Be strategic – set goals and have a focused agenda for the entirety of the program. The purpose of the retreat is make progress towards a goal, with the added bonus of building work relationships. Give staff the opportunity to learn something new and share with one another.
Don’t make employees pay for it – monetarily or with their free time. If you are doing an overnight program, ensure employees have a set time to check-in with folks at home and attend to any personal matters.
As event planners, we can help you make sure the logistical pieces of your program are in line with your content and goals. It’s important to maximize your time by eliminating distractions and delays such as audio/visual and technical difficulties, ensuring the room sets are optimized for session goals (u-shape for discussion, round tables for small breakouts, etc.), getting everyone from point A to B without a hitch, etc.
Let’s be honest – the office is not always a sanctuary of peace. Taking your staff outside of their usual space is a great start and often offers a sense of release. Local retreat centers and hotels may be the best way to get your team into a fresh space that has the resources you need to run a meeting.
While it can be exciting to take attendees somewhere they may not go on their own and provide them with new experiences, it’s important to be practical. People don’t want to “waste” time. Be mindful of travel time when selecting your destination and venue.
Know your needs.
- If you are working with a new group of recruits, teambuilding activities can be a great way for new employees to interact and communicate.

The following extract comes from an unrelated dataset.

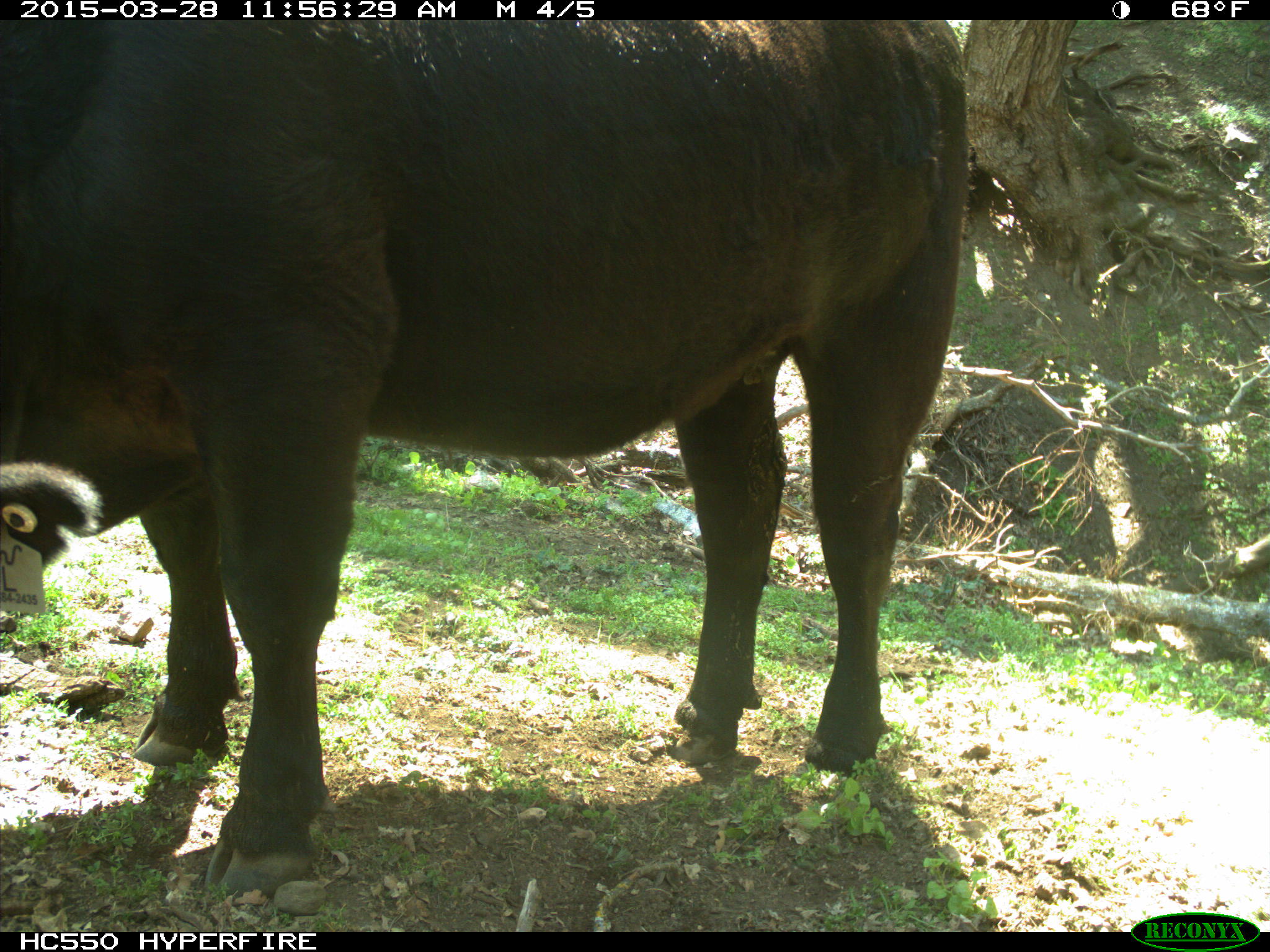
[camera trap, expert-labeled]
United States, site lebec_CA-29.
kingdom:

- If you are taking long-time employees on a retreat, it’s often better to focus on company goals and tap the creativity of the group to solve internal or external challenges.
- If your team is a bit burnt out, or has just completed a huge project, a wellness retreat may be the best use of your time.
Company retreats are for everyone. The Incentive Research Foundations 2018 trend study states, “there emerges a single new-economy truth: a company’s culture can be its greatest asset.” Modern businesses recognize employees as more than cogs in a wheel – a corporate retreat is a perfect chance to encourage creativity and openness in the workplace.